◆ Your instructions: Convert every line of the items below into a Markdown table with the columns "Number" and "Entry". Number the rows in order and leave out blank lines.

◆ Input material:

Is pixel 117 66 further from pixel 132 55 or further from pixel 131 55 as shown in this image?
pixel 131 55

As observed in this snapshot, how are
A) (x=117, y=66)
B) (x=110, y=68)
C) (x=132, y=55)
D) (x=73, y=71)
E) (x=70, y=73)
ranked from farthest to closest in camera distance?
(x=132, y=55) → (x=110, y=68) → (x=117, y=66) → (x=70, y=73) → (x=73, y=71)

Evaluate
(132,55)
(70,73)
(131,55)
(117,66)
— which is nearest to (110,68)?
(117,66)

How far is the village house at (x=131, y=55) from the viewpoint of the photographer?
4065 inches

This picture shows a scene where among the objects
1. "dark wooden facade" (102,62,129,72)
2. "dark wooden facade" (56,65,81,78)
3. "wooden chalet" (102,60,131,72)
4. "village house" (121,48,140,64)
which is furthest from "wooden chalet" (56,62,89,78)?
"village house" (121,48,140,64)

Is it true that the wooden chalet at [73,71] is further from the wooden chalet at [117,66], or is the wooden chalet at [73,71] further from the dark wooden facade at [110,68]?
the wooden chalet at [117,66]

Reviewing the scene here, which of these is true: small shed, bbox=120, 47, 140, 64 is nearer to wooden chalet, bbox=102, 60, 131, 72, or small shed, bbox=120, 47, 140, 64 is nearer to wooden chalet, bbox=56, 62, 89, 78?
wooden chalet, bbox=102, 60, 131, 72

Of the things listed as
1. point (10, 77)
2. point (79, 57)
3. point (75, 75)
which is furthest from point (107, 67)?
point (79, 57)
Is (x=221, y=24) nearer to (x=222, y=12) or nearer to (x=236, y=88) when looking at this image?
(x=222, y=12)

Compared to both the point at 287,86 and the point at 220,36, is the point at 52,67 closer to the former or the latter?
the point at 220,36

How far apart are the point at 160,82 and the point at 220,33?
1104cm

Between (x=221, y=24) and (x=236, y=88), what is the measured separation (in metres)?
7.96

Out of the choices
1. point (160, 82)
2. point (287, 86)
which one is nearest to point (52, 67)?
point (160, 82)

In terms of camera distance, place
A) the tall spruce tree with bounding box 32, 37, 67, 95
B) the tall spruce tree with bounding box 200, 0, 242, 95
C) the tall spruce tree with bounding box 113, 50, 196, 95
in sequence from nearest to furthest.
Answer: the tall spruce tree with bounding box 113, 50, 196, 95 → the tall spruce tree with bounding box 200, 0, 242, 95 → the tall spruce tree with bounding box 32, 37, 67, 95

◆ Full answer:
| Number | Entry |
|---|---|
| 1 | Is pixel 117 66 further from pixel 132 55 or further from pixel 131 55 as shown in this image? |
| 2 | pixel 131 55 |
| 3 | As observed in this snapshot, how are |
| 4 | A) (x=117, y=66) |
| 5 | B) (x=110, y=68) |
| 6 | C) (x=132, y=55) |
| 7 | D) (x=73, y=71) |
| 8 | E) (x=70, y=73) |
| 9 | ranked from farthest to closest in camera distance? |
| 10 | (x=132, y=55) → (x=110, y=68) → (x=117, y=66) → (x=70, y=73) → (x=73, y=71) |
| 11 | Evaluate |
| 12 | (132,55) |
| 13 | (70,73) |
| 14 | (131,55) |
| 15 | (117,66) |
| 16 | — which is nearest to (110,68)? |
| 17 | (117,66) |
| 18 | How far is the village house at (x=131, y=55) from the viewpoint of the photographer? |
| 19 | 4065 inches |
| 20 | This picture shows a scene where among the objects |
| 21 | 1. "dark wooden facade" (102,62,129,72) |
| 22 | 2. "dark wooden facade" (56,65,81,78) |
| 23 | 3. "wooden chalet" (102,60,131,72) |
| 24 | 4. "village house" (121,48,140,64) |
| 25 | which is furthest from "wooden chalet" (56,62,89,78)? |
| 26 | "village house" (121,48,140,64) |
| 27 | Is it true that the wooden chalet at [73,71] is further from the wooden chalet at [117,66], or is the wooden chalet at [73,71] further from the dark wooden facade at [110,68]? |
| 28 | the wooden chalet at [117,66] |
| 29 | Reviewing the scene here, which of these is true: small shed, bbox=120, 47, 140, 64 is nearer to wooden chalet, bbox=102, 60, 131, 72, or small shed, bbox=120, 47, 140, 64 is nearer to wooden chalet, bbox=56, 62, 89, 78? |
| 30 | wooden chalet, bbox=102, 60, 131, 72 |
| 31 | Of the things listed as |
| 32 | 1. point (10, 77) |
| 33 | 2. point (79, 57) |
| 34 | 3. point (75, 75) |
| 35 | which is furthest from point (107, 67)? |
| 36 | point (79, 57) |
| 37 | Is (x=221, y=24) nearer to (x=222, y=12) or nearer to (x=236, y=88) when looking at this image? |
| 38 | (x=222, y=12) |
| 39 | Compared to both the point at 287,86 and the point at 220,36, is the point at 52,67 closer to the former or the latter? |
| 40 | the point at 220,36 |
| 41 | How far apart are the point at 160,82 and the point at 220,33? |
| 42 | 1104cm |
| 43 | Between (x=221, y=24) and (x=236, y=88), what is the measured separation (in metres)? |
| 44 | 7.96 |
| 45 | Out of the choices |
| 46 | 1. point (160, 82) |
| 47 | 2. point (287, 86) |
| 48 | which one is nearest to point (52, 67)? |
| 49 | point (160, 82) |
| 50 | In terms of camera distance, place |
| 51 | A) the tall spruce tree with bounding box 32, 37, 67, 95 |
| 52 | B) the tall spruce tree with bounding box 200, 0, 242, 95 |
| 53 | C) the tall spruce tree with bounding box 113, 50, 196, 95 |
| 54 | in sequence from nearest to furthest. |
| 55 | Answer: the tall spruce tree with bounding box 113, 50, 196, 95 → the tall spruce tree with bounding box 200, 0, 242, 95 → the tall spruce tree with bounding box 32, 37, 67, 95 |